Digital Economy Dispatch #102 -- The Secrets of Sustainable Software

Digital Economy Dispatch #102 -- The Secrets of Sustainable Software23rd October 2022

I remember the first computer program I ever wrote. I was 16 years old, and the school had taken a small group of us to visit the local university. I’m pretty sure it was the only place in the region that had a computer. Certainly, none of us had ever seen one before. After talking with us all for a couple of hours, we were each handed a piece of paper they called a “Coding Sheet” and invited to copy a dozen lines of text onto the sheets, taking care to replace the blanks with the 2 integers we wanted to add together. Apparently, these special instructions told the computer to add the 2 numbers and print out the result. We handed in our coding sheets and were told we would get the results returned to us in 10 days.
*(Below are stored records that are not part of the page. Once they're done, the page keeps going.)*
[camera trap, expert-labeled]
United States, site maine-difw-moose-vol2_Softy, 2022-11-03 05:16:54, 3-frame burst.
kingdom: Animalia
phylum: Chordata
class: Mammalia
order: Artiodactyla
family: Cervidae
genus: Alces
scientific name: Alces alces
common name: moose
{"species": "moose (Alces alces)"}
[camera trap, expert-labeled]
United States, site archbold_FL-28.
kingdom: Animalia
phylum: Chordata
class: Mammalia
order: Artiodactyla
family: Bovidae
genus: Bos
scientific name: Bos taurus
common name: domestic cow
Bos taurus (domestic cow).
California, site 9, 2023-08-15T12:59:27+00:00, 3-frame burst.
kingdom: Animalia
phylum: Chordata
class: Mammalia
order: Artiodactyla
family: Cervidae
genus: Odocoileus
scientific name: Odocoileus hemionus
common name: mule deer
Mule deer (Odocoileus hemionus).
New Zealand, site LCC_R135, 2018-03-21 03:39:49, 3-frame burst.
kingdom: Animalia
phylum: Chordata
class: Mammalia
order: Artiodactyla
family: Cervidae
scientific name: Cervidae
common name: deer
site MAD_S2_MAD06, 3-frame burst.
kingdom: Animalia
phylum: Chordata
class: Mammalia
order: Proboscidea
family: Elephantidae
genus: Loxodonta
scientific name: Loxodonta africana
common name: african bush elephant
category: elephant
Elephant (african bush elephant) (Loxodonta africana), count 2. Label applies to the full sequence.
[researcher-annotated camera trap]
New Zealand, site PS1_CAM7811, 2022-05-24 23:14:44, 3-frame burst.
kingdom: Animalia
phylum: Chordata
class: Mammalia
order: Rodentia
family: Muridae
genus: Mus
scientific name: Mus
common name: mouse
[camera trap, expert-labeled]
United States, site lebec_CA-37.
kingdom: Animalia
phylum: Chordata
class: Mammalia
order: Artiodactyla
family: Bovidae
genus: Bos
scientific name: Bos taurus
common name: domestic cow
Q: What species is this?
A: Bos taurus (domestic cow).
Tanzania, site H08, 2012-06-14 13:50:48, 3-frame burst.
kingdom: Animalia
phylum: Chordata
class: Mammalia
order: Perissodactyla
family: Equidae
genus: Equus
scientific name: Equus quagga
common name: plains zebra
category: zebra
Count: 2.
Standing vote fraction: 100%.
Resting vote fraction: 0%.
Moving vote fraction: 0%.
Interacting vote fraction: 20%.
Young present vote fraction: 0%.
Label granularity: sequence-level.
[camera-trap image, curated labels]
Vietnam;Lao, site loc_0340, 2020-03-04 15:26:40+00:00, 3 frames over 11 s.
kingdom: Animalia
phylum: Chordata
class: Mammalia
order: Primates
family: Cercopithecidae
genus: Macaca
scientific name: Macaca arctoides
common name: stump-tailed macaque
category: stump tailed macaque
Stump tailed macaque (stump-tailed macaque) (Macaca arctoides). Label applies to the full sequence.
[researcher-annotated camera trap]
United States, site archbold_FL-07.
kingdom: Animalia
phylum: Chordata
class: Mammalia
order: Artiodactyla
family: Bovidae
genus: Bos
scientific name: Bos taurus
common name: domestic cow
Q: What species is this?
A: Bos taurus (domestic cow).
Eventually, after a long wait, we each received an envelope containing a printout from the computer. Mine was very brief and contained just the following:

Line 3: Syntax error

Somewhat disappointed (but not downhearted!) I fixed the spelling error that I’d made on line 3 of the coding sheet and resubmitted it. I eagerly waited another 10 days, ripped open the envelope, and read the results:

Line 6: Syntax error

And that’s how my education into the joy of software engineering began. The rest, as they say, is history.

That was Then, This is Now

Much has changed in more than 40 years since I wrote that first failed program. From those early experiences in computer programming, we have seen an explosion in the development and adoption of digital technology. At such a pace that it has been argued that the world now runs on software. There are estimated to be more than 2 billion computers in use around the world. The core of a computer, the CPU, is now capable of running trillions of instructions per second. Their price to performance ratio has improved so greatly that they are embedded in almost every conceivable device. Every day artifacts such as a modern car may contain hundreds of computer-controlled devices on the inside.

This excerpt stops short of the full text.